The company makes training courses for a variety of professions. Results have been poor the past few years, which may imply the company is having trouble switching from the cd/dvd delivery method to a more cloud / web based one (that’s just a theory, I don’t know if that’s at all what’s happening). Still, I think the industry alone is enough to make in interesting- it seems like there’d be some serious potential synergies from a competitor acquiring them, as a competitor could add SPRO’s products to their own and use the sales force to push both product lines.
Combine that acquisition potential with a pretty cheap stock price, and I think you’ve got the makings of an interesting value investment. After adding back non-economic amortization expense,the company should come in a bit better than break even this year (note that the fourth quarter appears to be their strongest, so even though they’ve operated at a bit of a loss so far this year they should be on pace to reverse that to at least break even).
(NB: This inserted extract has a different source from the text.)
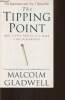 The Tripping point- How little things can make a big difference. Gladwell Malcolm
Management pays themselves quite well, so an acquirer would certainly add back some of their salaries when calculating synergies as well.
Today’s stock price gives the company a market cap under $7m. With $5.8m in cash and no debt, an acquirer would only be paying $3.5m or so for the whole company if you assume a 30% acquisition premium. Considering the company does $15m+ in annual revenue (and that after several years of declines), that would be pretty cheap for all of the potential cost synergies, to say nothing of the revenue synergies from giving the sales force new product and free upside potential from a sales turnaround.
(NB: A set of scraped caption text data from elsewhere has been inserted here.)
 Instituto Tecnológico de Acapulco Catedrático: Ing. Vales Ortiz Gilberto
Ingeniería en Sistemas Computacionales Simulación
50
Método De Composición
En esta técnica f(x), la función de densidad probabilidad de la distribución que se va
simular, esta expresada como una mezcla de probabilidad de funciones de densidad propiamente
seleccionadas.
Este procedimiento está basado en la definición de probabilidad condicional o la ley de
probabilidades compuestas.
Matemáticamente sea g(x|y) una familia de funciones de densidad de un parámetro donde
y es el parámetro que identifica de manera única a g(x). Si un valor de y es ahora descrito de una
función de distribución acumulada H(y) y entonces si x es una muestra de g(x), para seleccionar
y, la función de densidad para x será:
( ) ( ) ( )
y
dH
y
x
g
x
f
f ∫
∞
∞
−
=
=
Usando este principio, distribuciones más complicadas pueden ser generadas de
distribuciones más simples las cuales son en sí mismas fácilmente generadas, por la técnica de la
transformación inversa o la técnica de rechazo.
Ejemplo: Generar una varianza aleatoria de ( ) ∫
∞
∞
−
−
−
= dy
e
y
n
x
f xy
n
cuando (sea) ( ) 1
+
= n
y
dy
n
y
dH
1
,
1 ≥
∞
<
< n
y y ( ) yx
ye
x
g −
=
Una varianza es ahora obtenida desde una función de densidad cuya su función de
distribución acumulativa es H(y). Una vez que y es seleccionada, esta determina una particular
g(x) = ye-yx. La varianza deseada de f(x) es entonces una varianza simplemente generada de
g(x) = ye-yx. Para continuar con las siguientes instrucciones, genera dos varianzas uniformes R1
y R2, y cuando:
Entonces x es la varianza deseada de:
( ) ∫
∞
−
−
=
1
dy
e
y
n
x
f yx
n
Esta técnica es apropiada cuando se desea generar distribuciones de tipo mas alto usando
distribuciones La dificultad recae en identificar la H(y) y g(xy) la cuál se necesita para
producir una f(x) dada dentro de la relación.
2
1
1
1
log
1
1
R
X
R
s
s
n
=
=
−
There’s also reason to believe there’s potential for change here- an investor filed a 13-d on them, owning 13% shares, or about as many as the entire executive team.
Of course, there are some other issues. There’s absolutely no indication management is looking to sell, and while they do have a decent ownership stake, the money they make in fees and salaries each year rivals the amount they would get in a buyout.
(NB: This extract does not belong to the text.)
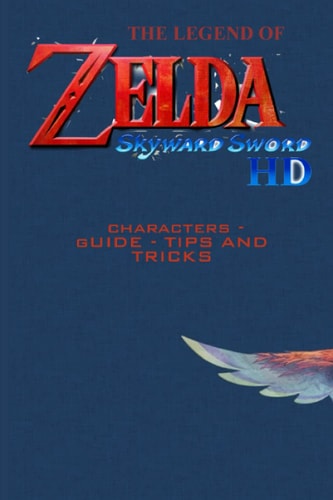 The Legend of Zelda: Skyward Sword HD: Characters GUIDE - TIPS AND TRICKS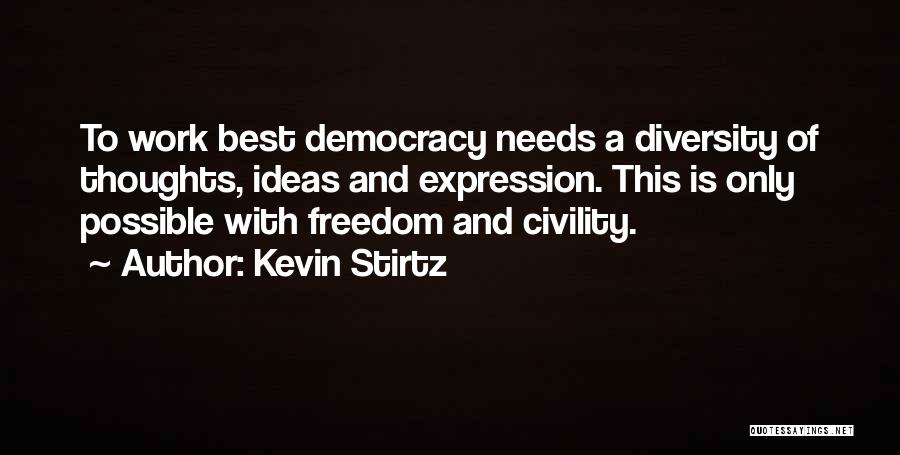 Freedom To Expression Quotes By Kevin Stirtz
And management has shown a willingness to make acquisitions, which means they may prefer to continue buying and growing (and thus support increases in their salaries) then selling the company or returning a bunch of cash to shareholders (much like AEY keeps saying they’d rather buy a company than repurchase shares at dirt cheap prices).
Overall, I think SPRO is an interesting company, but I’m not ready to pull the trigger just yet.